### Description of the task
Reproduce verbatim the part of the entries below that opens with the line containing "From the list" and closes with the line containing "Regarding this scene, is", including both of those lines.
## Start Data provided
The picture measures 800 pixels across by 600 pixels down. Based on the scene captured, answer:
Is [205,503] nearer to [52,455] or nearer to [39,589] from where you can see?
## End Data provided
## Start Data provided
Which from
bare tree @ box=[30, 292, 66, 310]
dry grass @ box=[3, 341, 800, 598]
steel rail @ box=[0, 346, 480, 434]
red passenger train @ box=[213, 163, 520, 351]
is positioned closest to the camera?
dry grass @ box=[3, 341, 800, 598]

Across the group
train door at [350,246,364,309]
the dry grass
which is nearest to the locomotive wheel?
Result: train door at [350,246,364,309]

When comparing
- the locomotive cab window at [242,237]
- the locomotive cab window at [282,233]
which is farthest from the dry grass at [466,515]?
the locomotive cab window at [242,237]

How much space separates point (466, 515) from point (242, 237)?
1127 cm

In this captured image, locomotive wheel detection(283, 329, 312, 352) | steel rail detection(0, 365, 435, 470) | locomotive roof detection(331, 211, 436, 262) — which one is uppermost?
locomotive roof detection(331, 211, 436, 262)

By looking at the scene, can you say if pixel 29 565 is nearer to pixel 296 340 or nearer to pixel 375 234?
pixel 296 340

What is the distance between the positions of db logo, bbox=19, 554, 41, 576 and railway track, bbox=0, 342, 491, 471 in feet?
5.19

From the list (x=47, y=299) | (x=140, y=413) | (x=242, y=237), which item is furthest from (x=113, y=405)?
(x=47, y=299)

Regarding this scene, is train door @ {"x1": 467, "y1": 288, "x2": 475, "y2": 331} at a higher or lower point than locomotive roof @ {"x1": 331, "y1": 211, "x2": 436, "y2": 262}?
## End Data provided
### The reply
From the list (x=47, y=299) | (x=140, y=413) | (x=242, y=237), which item is furthest from (x=113, y=405)?
(x=47, y=299)

Regarding this scene, is train door @ {"x1": 467, "y1": 288, "x2": 475, "y2": 331} at a higher or lower point than locomotive roof @ {"x1": 331, "y1": 211, "x2": 436, "y2": 262}?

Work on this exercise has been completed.